It’s important to take care of your health when you’re travelling. Whether you’re taking a trip with your family or plan to live abroad for several months, it’s easier to get sick when you’re in a new place because your
body hasn’t had a chance to adjust to the food, water and the air in a new environment. So here are a few tips:
The first thing is you should find out what kinds of vaccinations you’ll need in advance. The three most common problems you may experience when travelling are jet lag, altitude sickness and diarrhoea. When you fly across time zones, the differing amounts of light can change your internal body clock, resulting in jet lag. This may cause some symptoms such as an upset stomach, insomnia, and tiredness. Altitude sickness is caused by dry air, a decrease in oxygen, and low barometric pressure when you travel to a higher altitude than you’re used to. As a result, you may have problems, such as headache, dehydration and shortness of breath. The best prevention for altitude sickness is to gradually increase your altitude every day to get used to it. If that isn’t possible, some drugs can help relieve and even prevent symptoms of altitude sickness. So talk with your doctor.

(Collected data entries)
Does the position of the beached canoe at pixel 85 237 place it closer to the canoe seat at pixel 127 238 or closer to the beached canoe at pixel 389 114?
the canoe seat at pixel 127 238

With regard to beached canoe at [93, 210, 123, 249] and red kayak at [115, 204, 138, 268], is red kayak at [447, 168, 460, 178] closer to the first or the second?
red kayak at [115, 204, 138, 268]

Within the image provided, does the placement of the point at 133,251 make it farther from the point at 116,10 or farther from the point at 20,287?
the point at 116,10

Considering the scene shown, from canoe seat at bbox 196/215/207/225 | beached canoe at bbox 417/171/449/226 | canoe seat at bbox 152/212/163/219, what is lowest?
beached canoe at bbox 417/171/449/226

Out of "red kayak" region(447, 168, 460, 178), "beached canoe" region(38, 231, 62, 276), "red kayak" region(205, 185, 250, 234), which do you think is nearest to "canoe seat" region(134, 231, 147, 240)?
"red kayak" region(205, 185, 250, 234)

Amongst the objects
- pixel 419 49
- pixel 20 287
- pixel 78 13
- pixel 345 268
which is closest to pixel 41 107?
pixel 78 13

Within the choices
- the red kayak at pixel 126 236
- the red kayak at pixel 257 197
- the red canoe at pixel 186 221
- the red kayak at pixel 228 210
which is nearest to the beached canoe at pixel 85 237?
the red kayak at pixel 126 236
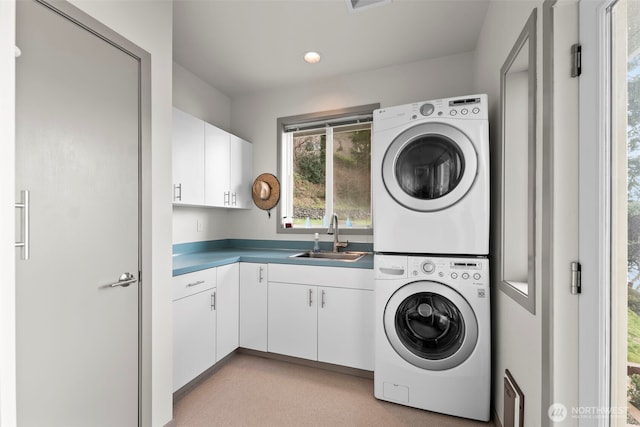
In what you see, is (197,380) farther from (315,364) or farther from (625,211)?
(625,211)

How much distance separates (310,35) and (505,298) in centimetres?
219

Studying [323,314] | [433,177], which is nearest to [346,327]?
[323,314]

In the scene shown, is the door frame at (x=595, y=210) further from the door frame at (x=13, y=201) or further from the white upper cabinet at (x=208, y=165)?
the white upper cabinet at (x=208, y=165)

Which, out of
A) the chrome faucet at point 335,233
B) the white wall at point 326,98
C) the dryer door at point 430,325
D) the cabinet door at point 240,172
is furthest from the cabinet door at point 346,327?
the cabinet door at point 240,172

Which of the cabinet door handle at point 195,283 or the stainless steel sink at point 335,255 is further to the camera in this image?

§ **WHAT YOU ARE ASKED TO DO**: Carry the passage on staying healthy while traveling further, starting after its last sentence. These lines have no connection to the passage on travel health.

§ **EXERCISE RESPONSE**:
Traveller’s diarrhoea, known as turista, often occurs when a foreign type of bacteria enters your digestive tract, usually when you eat contaminated food or water. So be careful. What foods are safe to eat? Any foods that have been boiled are generally safe, as well as fruits and vegetables that have to be peeled before eating. Avoid eating uncooked or undercooked meat or meat that is not cooked just prior to serving. Experts suggest you drink only bottled water when travelling. If you need to use tap water, boil it first or purify it with an iodine tablet. Even if you’re brushing your teeth, rinsing contact lenses, drinking a small glass of water to wash down pills, or adding ice to your drink, first take precautions to ensure the water is safe.